/microdata-node

Cheerio based microdata parser

Primary LanguageJavaScriptMIT LicenseMIT

microdata-node

Build Status

Microdata parser. Aims to be compatible with http://www.w3.org/TR/microdata/#json and http://www.w3.org/TR/microdata-rdf/

Demo over at http://janpot.github.io/microdata-node.

Example:

var microdata = require('microdata-node');

var html =
  '<section itemscope itemtype="http://schema.org/Person"> ' +
  '  Hello, my name is ' +
  '  <span itemprop="name">John Doe</span>, ' +
  '  I am a ' +
  '  <span itemprop="jobTitle">graduate research assistant</span> ' +
  '  at the ' +
  '  <span itemprop="affiliation">University of Dreams</span>. ' +
  '  My friends call me ' +
  '  <span itemprop="additionalName">Johnny</span>. ' +
  '  You can visit my homepage at ' +
  '  <a href="http://www.JohnnyD.com" itemprop="url">www.JohnnyD.com</a>. ' +
  '  <section itemprop="address" itemscope itemtype="http://schema.org/PostalAddress">' +
  '    I live at ' +
  '    <span itemprop="streetAddress">1234 Peach Drive</span>,' +
  '    <span itemprop="addressLocality">Warner Robins</span>,' +
  '    <span itemprop="addressRegion">Georgia</span>.' +
  '  </section>' +
  '</section>';

var json = microdata.toJson(html, {
  base: 'http://www.example.com'
});
console.log(JSON.stringify(json, null, 2));
/*
{
  "items": [{
    "properties": {
      "address": [{
        "properties": {
          "addressRegion": [ "Georgia" ],
          "addressLocality": [ "Warner Robins" ],
          "streetAddress": [ "1234 Peach Drive" ]
        },
        "type": [ "http://schema.org/PostalAddress" ]
      }],
      "url": [ "http://www.JohnnyD.com" ],
      "additionalName": [ "Johnny" ],
      "affiliation": [ "University of Dreams" ],
      "jobTitle": [ "graduate research assistant" ],
      "name": [ "John Doe" ]
    },
    "type": [ "http://schema.org/Person" ]
  }]
}
*/

var jsonld = microdata.toJsonld(html, {
  base: 'http://www.example.com'
});
console.log(JSON.stringify(jsonld, null, 2));
/*
[{
  "@id": "_:0",
  "@type": [ "http://schema.org/Person" ],
  "http://schema.org/address": [{ "@id": "_:1" }],
  "http://schema.org/url": [{ "@id": "http://www.JohnnyD.com" }],
  "http://schema.org/additionalName": [{ "@value": "Johnny" }],
  "http://schema.org/affiliation": [{ "@value": "University of Dreams" }],
  "http://schema.org/jobTitle": [{ "@value": "graduate research assistant" }],
  "http://schema.org/name": [{ "@value": "John Doe" }]
}, {
  "@id": "_:1",
  "@type": [ "http://schema.org/PostalAddress" ],
  "http://schema.org/addressRegion": [{ "@value": "Georgia" }],
  "http://schema.org/addressLocality": [{ "@value": "Warner Robins" }],
  "http://schema.org/streetAddress": [{ "@value": "1234 Peach Drive" }]
}]
*/

API

microdata.toJson(html, [config])

parses the provided html to microdata json

microdata.toJsonld(html, [config])

parses the provided html to jsonld

options

config.base: Base url to resolve url properties against.

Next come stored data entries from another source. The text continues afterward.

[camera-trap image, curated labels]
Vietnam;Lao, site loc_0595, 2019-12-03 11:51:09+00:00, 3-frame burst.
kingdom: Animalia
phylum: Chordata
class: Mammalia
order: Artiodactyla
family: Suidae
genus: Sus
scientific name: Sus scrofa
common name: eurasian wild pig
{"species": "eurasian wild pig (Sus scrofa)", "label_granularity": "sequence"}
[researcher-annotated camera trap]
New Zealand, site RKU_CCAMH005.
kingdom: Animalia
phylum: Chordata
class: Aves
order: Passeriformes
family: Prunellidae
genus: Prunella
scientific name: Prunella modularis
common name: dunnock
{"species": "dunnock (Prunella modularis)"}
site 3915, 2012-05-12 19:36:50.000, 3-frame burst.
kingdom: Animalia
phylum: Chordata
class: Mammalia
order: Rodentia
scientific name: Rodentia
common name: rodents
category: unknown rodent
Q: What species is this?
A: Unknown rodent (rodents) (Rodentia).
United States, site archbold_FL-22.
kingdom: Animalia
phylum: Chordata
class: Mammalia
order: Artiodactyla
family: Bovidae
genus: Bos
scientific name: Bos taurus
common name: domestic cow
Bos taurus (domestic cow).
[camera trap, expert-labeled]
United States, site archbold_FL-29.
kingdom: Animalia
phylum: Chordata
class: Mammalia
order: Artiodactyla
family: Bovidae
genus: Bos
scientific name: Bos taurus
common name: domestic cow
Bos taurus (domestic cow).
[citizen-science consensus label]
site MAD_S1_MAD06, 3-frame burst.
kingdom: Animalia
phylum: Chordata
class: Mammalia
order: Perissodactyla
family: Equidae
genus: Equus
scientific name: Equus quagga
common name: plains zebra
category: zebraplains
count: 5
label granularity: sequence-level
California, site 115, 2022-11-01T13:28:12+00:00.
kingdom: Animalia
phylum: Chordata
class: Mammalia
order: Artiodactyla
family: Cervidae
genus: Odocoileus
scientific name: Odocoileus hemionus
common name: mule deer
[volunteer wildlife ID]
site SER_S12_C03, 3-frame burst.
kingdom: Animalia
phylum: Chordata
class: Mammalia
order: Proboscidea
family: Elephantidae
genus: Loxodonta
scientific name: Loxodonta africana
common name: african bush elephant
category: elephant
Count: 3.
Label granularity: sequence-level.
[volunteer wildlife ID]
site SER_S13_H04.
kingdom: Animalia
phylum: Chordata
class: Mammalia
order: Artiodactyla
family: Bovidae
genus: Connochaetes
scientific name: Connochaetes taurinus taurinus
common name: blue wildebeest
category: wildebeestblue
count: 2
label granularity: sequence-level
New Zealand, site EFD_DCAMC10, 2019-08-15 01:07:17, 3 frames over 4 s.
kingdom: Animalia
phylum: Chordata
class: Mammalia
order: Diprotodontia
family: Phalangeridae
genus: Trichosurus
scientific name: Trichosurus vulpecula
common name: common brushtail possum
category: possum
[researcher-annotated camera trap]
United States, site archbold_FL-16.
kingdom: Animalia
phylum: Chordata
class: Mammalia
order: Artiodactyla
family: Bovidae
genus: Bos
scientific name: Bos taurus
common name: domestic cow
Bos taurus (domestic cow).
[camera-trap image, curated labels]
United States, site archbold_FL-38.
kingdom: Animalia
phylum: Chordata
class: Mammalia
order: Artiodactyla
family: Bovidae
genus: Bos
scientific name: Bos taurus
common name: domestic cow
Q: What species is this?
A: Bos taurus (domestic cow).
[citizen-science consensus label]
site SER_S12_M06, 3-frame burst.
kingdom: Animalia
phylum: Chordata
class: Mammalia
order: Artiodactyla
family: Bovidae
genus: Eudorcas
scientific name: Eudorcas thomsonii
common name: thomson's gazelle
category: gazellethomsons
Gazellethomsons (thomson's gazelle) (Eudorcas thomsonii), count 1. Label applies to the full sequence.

config.registry: The registry associates a URI prefix with one or more key-value pairs denoting processor behavior.

config.useRdfType: (default false) If set to true, rdf:type predicates won't be converted to @type properties.

config.strict: (default false) Parse strictly according to spec. Does not try to be forgiving of malformed microdata.

config.useNativeTypes: (default true) Converts literals that are numbers or booleans to their corresponding JSOn type.